The nation's largest transportation company is on a roll.
UPS Inc. today announced a 71-percent increase in second-quarter per-share earnings, paced by gains across the company's domestic and international package operations as well as its supply chain and freight division.
Second-quarter revenue for the Atlanta-based company rose 13 percent year over year to $12.2 billion, resulting in a 57-percent increase in operating profit to $1.4 billion. Operating margins year over year rose by well over 30 percent.
UPS moved 948 million packages across its global network in the quarter, a 4-percent increase over year-earlier levels. Revenue per piece rose 7 percent, driven by higher base rates, heavier average shipment weight, and the effect of increased fuel surcharges.
Expecting continued strength through the rest of 2010, UPS said it increased its full-year 2010 earnings forecast to between $3.35 and $3.45 per share. Prior to the release of the second-quarter results, UPS had set its full-year forecast at $3.05 to $3.10 a share.
The strong second-quarter performance was a sequential improvement over the first quarter, when earnings per share rose 37 percent and total revenue climbed 7 percent.
"UPS fired on all cylinders in the second quarter even in the face of a mixed global economic environment," Scott Davis, UPS's chairman and CEO, said in a statement announcing the results.

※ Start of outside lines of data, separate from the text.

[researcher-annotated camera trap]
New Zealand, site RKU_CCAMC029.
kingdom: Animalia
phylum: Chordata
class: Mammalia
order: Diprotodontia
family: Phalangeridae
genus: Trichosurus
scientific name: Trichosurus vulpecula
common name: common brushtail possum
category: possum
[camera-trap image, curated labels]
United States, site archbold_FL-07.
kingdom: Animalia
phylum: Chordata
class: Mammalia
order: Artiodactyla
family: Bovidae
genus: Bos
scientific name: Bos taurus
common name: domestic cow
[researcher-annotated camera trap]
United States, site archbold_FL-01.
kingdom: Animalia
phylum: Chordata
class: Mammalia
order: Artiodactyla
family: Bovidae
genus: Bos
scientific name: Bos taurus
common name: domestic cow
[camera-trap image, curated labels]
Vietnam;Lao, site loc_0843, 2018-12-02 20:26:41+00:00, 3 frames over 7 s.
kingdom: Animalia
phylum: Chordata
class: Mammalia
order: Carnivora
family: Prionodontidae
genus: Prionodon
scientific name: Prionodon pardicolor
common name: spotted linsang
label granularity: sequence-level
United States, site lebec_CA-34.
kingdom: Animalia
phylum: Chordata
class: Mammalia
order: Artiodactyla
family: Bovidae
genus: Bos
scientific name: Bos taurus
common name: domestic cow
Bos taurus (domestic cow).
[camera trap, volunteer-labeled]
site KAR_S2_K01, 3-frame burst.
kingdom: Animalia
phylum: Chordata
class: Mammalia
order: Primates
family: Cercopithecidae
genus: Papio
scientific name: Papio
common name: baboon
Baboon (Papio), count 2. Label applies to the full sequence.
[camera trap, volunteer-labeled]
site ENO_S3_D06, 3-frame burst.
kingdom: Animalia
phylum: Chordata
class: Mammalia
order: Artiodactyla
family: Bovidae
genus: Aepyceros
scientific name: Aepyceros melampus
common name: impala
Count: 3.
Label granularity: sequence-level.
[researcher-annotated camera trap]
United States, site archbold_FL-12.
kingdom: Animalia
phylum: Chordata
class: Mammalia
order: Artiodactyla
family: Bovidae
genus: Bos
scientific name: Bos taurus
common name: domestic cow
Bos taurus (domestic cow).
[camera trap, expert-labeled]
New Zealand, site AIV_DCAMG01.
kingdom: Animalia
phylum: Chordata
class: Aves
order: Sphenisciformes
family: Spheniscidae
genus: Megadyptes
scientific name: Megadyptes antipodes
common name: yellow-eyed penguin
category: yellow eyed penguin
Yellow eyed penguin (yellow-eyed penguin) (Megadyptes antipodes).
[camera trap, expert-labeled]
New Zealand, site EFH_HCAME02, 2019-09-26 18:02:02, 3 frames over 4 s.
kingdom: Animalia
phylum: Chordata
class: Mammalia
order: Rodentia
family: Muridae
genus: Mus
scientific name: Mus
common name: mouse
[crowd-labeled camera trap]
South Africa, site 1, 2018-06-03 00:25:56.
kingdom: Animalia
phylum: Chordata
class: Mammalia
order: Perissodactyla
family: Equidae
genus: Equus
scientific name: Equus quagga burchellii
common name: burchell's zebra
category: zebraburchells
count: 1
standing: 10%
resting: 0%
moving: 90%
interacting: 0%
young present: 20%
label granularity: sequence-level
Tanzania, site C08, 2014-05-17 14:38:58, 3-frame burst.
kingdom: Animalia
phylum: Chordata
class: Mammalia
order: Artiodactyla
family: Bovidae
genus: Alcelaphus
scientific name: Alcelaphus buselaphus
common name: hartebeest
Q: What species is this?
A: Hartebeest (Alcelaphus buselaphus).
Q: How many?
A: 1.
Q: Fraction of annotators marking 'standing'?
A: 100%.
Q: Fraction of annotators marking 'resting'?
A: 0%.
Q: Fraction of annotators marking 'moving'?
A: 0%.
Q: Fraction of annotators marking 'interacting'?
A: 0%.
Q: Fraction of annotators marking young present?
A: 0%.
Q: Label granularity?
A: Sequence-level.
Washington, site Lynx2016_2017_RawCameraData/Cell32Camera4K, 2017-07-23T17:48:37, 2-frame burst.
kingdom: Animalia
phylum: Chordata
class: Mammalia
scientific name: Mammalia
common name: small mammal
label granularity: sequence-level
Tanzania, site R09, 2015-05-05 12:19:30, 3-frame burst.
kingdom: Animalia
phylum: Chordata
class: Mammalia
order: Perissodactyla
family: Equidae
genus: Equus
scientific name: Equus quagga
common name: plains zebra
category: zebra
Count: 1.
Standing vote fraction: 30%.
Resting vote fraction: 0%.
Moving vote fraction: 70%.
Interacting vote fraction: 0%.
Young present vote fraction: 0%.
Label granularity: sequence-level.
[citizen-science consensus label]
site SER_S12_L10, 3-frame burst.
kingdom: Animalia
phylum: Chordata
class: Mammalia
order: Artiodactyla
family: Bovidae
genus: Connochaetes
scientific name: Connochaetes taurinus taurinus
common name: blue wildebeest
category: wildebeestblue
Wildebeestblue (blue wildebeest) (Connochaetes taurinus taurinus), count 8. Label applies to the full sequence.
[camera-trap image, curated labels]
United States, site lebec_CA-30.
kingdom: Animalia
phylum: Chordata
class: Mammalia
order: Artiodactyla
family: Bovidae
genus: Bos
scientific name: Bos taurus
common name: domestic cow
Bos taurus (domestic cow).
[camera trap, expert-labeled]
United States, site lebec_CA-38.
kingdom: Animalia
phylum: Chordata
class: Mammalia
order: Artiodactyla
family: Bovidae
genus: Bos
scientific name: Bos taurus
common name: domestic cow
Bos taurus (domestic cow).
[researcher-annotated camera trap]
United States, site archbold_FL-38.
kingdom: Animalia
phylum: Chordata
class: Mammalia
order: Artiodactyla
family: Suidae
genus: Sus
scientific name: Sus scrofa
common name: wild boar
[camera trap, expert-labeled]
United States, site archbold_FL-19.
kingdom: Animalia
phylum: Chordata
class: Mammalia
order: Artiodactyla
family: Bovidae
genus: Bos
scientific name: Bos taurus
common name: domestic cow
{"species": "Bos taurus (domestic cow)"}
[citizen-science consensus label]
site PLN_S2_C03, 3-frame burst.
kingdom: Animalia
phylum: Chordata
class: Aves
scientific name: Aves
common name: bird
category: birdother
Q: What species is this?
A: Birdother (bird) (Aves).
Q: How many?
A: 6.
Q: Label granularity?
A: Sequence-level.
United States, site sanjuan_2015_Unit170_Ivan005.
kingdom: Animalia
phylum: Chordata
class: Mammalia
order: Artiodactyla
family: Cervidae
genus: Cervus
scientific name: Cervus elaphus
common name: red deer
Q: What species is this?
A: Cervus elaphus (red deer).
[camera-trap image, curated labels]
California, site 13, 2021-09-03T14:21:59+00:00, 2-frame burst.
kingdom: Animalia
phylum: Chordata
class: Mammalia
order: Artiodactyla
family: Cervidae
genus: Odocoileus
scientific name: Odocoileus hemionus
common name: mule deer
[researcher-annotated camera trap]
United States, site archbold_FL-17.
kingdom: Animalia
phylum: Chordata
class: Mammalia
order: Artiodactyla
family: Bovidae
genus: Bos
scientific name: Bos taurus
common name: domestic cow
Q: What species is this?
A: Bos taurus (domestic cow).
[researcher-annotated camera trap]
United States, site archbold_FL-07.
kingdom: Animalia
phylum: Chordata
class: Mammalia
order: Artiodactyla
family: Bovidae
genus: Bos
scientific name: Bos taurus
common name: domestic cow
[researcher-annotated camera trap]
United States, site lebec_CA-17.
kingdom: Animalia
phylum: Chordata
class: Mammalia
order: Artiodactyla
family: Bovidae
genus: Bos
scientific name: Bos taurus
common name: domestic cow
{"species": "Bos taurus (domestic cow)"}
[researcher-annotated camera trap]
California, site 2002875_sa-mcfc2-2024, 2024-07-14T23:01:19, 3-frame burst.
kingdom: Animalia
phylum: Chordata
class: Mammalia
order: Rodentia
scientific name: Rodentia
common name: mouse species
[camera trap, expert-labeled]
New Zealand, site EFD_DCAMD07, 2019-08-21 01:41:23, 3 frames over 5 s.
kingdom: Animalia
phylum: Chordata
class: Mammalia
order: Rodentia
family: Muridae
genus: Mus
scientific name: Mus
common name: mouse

The company's domestic package operations, which account for more than half of its business, generated $7.27 billion in revenue in the quarter, up from $6.8 billion in the prior-year quarter. Operating profits climbed 57 percent to $748 million.
UPS spokesman Norman Black said the U.S. results had little to do with the broad-based economic growth and were more the result of the company's strong execution and the lingering impact of DHL Express's January 2009 exit from the United States, which has left more traffic for UPS and its chief rival FedEx Corp.
"We've been predicting a slow, sluggish recovery [in the United States] and that's what we're seeing," Black said.
The international package segment, long the company's most profitable category, reported a 58-percent jump in operating profits to $521 million on a 23-percent increase in year-over-year revenue to $2.77 billion. Export volumes from all of the countries served by UPS rose 15 percent, with Asian exports up 40 percent year over year, UPS said.
Black said that internationally, UPS has benefited from growing volumes out of its Chinese hubs in Shenzhen and Shanghai, "unexpectedly strong growth" on Asia-to-Europe and Asia-U.S. trade lanes, and continued double-digit gains in Europe despite concerns over the sovereign debt crisis and a possible economic slowdown on the continent.
The company's supply chain and freight division, which includes UPS's supply chain solutions and less-than-truckload (LTL) businesses, showed increases in revenue and operating profits, with revenue at $2.16 billion and operating profit at $133 million. Operating margins were compressed, however, because the unit's freight forwarding business had to pay more to secure air freight lift in the face of surging global demand for aircraft capacity.
UPS Freight, the company's LTL unit, grew revenue by 10 percent year over year and was profitable in the second quarter.